Covenant Cafe - A Lens on Israel: A Society Through Its Cinema
A Lens on Israel: A Society Through Its Cinema.
Presenting Professor Eric Goldman
2014 Covenant Cafe
Tuesday's, January 7, 14, 21
Cost: Includes coffee and dessert
$18 per week.
$50 for the full three-week series
Early Bird Registration! $40 for the three-week series if registration is completed by December 22, 2013
Click here to register.
Send checks made payable to 'Larchmont Temple.'
About the series:
Israeli movies provide an intimate insight into Israel’s birth, growth and development as a country. The cinema gives us an ideal “lens” by which we gain a greater understanding of Israel’s history, culture and the challenges to its existence. In this mini-course, Dr. Eric Goldman will examine the changing nature of Israeli society as reflected through its cinema.
1. Building A State: The notion that the land could be “reclaimed” and those pioneers doing the work would be “built up” by the experience were dominant images in the films that preceded Israel’s establishment as well as in the immediate years that followed. Images of camels, desert swamp cleansing and romantic visuals of Arabs were fixed in these early films.
2. The Middle Years: The introduction of the “bourekas” film that pitted Ashkenazi Israeli next to Sephardi Israeli captured a period in Israel’s history when it was faced with the difficult issues of immigration, absorption and assimilation. This period was followed by a “grown-up” period when Israel wanted to be just like any other Western nation and the films, as the country itself, were impacted by the New Wave culture and filmmaking that had taken hold in Europe. The Six Day and Yom Kippur Wars would change that!

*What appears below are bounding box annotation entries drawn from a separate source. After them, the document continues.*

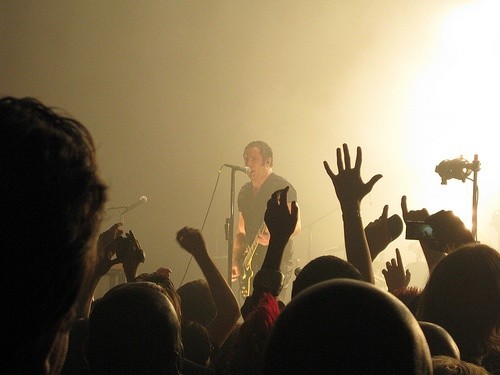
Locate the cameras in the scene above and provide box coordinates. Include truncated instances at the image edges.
[406,221,434,240]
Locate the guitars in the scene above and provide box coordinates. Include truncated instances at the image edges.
[236,196,271,302]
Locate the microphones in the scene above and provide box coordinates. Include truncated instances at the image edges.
[120,195,147,216]
[224,163,251,174]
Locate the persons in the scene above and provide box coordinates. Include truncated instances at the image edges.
[0,96,500,375]
[231,141,301,297]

3. Coming of Age: In search of its national identity, Israel struggled with the Palestinian conflict by producing numerous films about Jews and Arabs in romantic relationships. With the Oslo Accords, these films all but ceased and Israeli filmmakers began identifying societal issues that became the subject of an increasingly more sophisticated cinema. Over the last decade, the variety of issues tackled onscreen and the quality of work has drawn the world’s attention (and that of the Oscars).